Sei pouco sobre ornitologia. Há por esta península tantos bandos de aves à solta que isso ajudar-me-ia a compreender melhor o nosso habitat. Tal como observar pássaros, ouvir música é bastante prazenteiro para uma alma simples como a minha. Se posso, faço-o em simultâneo, de fones nos ouvidos e binóculos nos olhos, misturando aves, algumas raras, e melodias. Seria mesmo capaz de compilar uma banda sonora ornitológica. Ainda sou daqueles que aprenderam a entender o conceito de álbum mas, por pragmatismo, também faz “playlists” de momentos e ocasiões. Boas letras e trovas, para mim lírica pura, evadem-me de controvérsias, conceitos de estanqueidade literária e “nóbeis” atribuições.

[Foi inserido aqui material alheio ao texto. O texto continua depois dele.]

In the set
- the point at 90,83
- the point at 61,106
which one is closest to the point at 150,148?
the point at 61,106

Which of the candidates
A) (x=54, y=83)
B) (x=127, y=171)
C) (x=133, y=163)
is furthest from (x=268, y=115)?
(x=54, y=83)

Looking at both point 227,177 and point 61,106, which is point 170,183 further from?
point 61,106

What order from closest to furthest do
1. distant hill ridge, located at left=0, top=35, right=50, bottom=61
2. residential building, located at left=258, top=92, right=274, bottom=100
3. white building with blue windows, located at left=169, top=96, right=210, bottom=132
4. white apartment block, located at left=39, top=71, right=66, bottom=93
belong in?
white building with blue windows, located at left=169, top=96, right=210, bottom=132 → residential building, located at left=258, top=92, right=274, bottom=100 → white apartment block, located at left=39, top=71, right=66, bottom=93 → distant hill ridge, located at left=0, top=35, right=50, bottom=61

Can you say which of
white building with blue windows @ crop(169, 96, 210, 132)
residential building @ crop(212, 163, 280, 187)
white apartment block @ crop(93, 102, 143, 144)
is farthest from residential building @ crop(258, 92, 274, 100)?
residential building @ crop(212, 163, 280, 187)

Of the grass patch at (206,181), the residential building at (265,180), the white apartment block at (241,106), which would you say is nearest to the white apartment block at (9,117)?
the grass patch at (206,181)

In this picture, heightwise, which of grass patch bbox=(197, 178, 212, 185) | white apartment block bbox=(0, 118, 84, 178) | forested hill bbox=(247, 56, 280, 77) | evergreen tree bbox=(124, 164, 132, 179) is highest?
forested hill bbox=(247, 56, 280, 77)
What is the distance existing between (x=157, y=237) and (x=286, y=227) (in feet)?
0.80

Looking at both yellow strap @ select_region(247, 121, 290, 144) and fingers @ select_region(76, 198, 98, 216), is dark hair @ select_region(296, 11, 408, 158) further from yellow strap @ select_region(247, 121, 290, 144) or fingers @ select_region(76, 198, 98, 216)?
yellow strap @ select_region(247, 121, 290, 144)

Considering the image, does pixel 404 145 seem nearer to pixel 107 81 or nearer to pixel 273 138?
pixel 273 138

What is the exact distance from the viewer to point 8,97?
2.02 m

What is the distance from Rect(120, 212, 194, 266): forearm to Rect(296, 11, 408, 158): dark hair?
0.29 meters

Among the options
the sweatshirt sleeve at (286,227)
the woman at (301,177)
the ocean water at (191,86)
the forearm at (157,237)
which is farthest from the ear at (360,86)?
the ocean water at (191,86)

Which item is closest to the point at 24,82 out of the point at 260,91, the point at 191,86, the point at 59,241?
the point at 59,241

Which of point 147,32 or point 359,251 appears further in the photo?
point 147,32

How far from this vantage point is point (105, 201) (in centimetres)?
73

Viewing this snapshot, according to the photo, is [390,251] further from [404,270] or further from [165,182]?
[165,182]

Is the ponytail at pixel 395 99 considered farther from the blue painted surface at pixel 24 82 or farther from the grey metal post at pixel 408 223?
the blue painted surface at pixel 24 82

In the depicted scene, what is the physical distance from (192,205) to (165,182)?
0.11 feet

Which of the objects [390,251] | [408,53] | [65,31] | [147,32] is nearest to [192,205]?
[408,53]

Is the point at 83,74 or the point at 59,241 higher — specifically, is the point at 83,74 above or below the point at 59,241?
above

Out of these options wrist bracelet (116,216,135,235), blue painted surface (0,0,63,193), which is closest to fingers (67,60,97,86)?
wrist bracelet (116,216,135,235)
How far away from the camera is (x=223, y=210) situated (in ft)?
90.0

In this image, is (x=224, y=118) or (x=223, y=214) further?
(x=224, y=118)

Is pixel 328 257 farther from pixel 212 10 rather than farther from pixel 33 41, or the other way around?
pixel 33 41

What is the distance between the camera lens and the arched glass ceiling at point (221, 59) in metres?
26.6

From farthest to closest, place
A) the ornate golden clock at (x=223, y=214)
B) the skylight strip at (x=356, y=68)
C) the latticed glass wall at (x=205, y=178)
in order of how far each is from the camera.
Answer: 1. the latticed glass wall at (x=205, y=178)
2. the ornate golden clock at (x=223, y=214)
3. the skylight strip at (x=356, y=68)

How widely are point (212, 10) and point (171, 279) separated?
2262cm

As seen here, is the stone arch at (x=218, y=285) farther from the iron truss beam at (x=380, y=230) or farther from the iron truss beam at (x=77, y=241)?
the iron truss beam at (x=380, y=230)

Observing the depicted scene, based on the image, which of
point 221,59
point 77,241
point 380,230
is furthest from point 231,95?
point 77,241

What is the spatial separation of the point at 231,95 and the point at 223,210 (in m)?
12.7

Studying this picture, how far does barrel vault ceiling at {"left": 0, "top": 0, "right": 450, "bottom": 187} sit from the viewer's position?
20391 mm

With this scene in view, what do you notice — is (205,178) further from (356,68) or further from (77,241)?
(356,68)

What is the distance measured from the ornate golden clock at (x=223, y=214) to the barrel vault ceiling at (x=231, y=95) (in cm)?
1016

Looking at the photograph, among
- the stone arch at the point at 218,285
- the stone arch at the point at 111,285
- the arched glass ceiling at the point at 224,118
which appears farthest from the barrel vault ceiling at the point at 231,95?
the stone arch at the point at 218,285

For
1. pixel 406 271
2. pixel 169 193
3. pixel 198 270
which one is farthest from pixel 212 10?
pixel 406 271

Poucas vezes cheguei a um cantautor por conta própria, quase sempre alguém, ou algo, me guiou. Ligo bastante à crítica e às recomendações de uma amiga chegada, a casualidade.
A viajar, ainda adolescente pela palma da mão do Duarte Coxo (amigo além do fado), cheguei ao Jorge. O Sérgio acompanhava as noites bem passadas na casa do mestre Jorge Neto. Graças ao ouvido versado do meu cunhado Francisco von Gilsa conheci Joaquín, “el hombre del traje gris”. No entanto, não sei graças a quem ou o quê, fui apresentado ao Juan Manuel. Quatro melros de guitarra a tiracolo, jograis do meu e do tempo dos meus pais, que se deixaram apanhar nas minhas arapucas e, graças a artimanhas de caça para alimentar algo mais que o meu corpo, são magníficos exemplares das minhas capturas como caçador de versos e cantigas.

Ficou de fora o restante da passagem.